◆ Directions:
What is needed is an exact repeat of the lines from the line containing "Which is higher" through the final line of the entries below, and nothing else.

◆ Entries supplied:

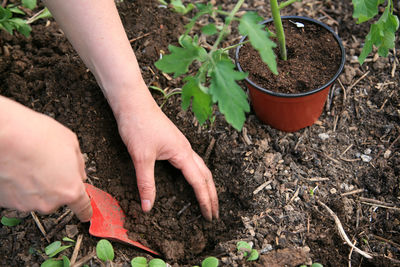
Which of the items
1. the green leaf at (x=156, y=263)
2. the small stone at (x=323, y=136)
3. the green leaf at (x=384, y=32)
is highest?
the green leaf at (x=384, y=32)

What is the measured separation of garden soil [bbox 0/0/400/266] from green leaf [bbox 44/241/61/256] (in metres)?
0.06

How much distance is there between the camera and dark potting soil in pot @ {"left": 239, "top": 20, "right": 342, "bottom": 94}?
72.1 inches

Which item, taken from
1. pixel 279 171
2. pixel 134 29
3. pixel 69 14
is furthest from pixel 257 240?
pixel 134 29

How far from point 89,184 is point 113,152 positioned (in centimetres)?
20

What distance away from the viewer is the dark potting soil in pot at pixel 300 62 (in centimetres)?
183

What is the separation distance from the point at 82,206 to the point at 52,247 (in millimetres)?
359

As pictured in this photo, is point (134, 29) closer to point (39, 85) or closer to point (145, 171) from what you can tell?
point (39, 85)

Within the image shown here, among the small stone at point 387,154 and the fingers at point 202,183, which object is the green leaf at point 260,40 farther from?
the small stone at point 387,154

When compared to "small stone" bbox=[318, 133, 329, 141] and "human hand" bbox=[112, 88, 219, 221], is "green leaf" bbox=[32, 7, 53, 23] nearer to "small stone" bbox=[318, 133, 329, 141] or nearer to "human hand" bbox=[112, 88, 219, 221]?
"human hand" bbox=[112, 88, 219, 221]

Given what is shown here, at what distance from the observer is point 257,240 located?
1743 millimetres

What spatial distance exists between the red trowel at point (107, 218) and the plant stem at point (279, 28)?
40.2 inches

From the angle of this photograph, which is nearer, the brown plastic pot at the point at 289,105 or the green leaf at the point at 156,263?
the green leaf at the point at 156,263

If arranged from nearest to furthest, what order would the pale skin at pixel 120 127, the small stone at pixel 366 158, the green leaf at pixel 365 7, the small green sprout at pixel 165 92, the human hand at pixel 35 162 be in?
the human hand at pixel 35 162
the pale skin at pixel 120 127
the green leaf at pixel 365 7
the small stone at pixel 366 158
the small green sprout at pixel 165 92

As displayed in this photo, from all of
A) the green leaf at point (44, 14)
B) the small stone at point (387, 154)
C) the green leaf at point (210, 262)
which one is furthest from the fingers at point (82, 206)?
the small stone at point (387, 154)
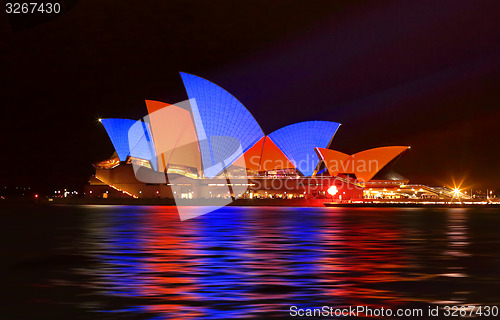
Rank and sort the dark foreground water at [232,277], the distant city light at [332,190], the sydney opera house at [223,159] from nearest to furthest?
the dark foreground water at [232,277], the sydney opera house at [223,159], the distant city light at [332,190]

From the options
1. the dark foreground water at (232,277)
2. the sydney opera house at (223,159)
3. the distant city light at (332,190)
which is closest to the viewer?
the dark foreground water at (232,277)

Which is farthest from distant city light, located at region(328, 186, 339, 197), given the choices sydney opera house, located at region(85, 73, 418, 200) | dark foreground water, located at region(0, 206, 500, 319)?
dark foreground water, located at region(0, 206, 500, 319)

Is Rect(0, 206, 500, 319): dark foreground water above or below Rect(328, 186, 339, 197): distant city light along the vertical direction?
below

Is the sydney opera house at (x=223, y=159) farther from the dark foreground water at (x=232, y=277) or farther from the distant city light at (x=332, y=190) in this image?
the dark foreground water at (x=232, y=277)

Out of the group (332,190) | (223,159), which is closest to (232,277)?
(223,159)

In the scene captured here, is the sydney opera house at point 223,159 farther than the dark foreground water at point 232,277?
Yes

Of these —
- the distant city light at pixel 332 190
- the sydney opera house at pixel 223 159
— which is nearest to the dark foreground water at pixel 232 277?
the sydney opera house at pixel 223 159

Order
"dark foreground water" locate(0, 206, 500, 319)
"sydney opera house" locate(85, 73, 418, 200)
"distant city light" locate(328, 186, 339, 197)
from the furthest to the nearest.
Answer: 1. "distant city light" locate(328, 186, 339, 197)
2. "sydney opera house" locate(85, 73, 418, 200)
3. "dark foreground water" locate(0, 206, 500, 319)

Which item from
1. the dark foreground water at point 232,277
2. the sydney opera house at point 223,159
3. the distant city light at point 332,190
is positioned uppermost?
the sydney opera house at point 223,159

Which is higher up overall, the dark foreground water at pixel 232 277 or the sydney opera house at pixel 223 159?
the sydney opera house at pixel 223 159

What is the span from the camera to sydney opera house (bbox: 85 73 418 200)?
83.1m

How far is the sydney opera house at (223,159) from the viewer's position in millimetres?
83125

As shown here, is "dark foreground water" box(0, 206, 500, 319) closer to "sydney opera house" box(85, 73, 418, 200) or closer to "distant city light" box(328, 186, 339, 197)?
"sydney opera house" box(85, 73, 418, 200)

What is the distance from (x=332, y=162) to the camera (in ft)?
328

◆ Written response:
Which is higher up overall, the dark foreground water at pixel 232 277 or the sydney opera house at pixel 223 159?
the sydney opera house at pixel 223 159

What is the span from the camera to sydney opera house (bbox: 85 73 418 200)?
83.1m

How far is the sydney opera house at (223,159) from the viewer's position in millimetres?
83125

As shown here, is "dark foreground water" box(0, 206, 500, 319) closer to "sydney opera house" box(85, 73, 418, 200) or closer to "distant city light" box(328, 186, 339, 197)?
"sydney opera house" box(85, 73, 418, 200)

What is the distance from (x=332, y=162) to the camera (in ft)?
328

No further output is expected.